Errada, porque o poder de polícia limita direitos em favor do interesse público, mas não é o foco da omissão tratada pelo mandado de injunção.
- E)discricionário.
Errada, porque o poder discricionário envolve margem de არჩევição administrativa, e não a ausência de regulamentação necessária ao exercício do direito.
Gabarito: C
O mandado de injunção é um remédio constitucional usado quando a falta de norma regulamentadora impede o exercício de um direito ou liberdade previstos na Constituição. Em outras palavras: o direito existe, mas está “travado” porque o Estado não fez a regra necessária para viabilizá-lo.
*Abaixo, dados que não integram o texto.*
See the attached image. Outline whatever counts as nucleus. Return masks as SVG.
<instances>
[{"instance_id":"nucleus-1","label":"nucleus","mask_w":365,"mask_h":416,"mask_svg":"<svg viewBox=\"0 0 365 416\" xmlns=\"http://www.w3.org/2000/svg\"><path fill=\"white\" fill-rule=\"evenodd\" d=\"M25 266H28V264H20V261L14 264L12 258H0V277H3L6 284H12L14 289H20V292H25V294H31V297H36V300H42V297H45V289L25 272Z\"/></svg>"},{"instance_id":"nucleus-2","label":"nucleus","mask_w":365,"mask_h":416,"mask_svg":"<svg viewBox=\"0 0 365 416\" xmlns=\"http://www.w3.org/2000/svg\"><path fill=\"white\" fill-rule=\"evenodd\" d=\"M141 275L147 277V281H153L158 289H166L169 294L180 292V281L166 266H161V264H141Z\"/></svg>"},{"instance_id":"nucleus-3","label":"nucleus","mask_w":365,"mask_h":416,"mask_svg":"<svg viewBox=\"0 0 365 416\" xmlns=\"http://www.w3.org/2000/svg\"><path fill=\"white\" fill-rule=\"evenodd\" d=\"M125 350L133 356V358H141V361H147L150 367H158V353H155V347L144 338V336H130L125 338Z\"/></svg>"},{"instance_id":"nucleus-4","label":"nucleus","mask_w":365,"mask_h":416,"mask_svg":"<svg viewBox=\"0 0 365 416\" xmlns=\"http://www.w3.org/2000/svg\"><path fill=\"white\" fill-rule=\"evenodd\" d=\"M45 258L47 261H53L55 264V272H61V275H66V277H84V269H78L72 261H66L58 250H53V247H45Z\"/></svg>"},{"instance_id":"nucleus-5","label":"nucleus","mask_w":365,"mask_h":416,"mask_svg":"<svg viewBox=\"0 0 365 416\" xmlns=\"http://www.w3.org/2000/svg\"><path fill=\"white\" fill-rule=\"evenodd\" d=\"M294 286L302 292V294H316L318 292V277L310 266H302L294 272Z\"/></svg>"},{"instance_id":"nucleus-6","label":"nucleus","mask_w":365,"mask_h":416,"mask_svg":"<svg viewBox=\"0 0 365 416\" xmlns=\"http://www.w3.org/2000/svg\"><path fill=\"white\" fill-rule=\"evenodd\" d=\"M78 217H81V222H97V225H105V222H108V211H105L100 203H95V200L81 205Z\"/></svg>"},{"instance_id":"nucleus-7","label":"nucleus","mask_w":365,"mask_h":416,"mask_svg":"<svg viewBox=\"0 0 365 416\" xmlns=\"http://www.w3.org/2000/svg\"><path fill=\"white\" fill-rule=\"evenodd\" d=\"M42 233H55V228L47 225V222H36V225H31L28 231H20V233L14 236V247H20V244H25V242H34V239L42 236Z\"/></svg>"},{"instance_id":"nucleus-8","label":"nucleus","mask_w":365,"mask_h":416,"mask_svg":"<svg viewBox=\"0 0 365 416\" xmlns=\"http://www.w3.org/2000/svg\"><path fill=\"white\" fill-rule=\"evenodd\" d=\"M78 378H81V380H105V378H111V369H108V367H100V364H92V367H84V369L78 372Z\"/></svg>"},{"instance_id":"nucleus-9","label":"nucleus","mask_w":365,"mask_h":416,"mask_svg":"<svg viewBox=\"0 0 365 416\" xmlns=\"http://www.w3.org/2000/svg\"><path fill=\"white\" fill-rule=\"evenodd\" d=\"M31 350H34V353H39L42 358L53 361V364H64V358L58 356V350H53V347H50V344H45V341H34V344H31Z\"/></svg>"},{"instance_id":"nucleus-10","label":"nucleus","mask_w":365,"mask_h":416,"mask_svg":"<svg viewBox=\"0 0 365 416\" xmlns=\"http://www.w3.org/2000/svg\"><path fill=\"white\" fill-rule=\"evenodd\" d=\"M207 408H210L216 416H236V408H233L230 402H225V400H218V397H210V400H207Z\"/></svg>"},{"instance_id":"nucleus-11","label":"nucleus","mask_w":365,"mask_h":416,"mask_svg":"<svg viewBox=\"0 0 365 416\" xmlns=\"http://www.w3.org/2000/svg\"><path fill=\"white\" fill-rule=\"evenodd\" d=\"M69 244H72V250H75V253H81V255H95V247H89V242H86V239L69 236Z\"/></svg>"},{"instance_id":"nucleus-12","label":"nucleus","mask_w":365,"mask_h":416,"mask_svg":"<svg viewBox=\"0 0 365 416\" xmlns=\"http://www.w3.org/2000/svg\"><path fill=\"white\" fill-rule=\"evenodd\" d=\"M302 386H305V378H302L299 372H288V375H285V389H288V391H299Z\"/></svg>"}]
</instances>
A lógica aparece no art. 5º, LXXI, da CF e é reforçada pela Lei 13.300/2016. Na Administração Pública, essa omissão se relaciona diretamente ao poder regulamentar, porque é justamente a ausência de regulamento ou ato normativo complementar que pode impedir o funcionamento concreto do comando constitucional. O poder regulamentar permite ao Chefe do Executivo detalhar a lei para sua fiel execução, então a sua falta pode gerar a omissão combatida pelo mandado de injunção. Por isso, a alternativa C está correta. A banca quer que voce associe o mandado de injunção à inércia normativa do Estado, e não a temas como hierarquia, disciplina ou polícia. Doutrina e jurisprudência do STF tratam o MI como instrumento de combate à mora legislativa ou regulamentar, para viabilizar o exercício do direito inviabilizado pela omissão. Resumindo de forma simples: se a Constituição prometeu, mas faltou a norma que permite usar o direito, o problema está no dever de regulamentar. É aquela típica situação em que o direito está no papel, mas ainda não “desceu para a vida real”.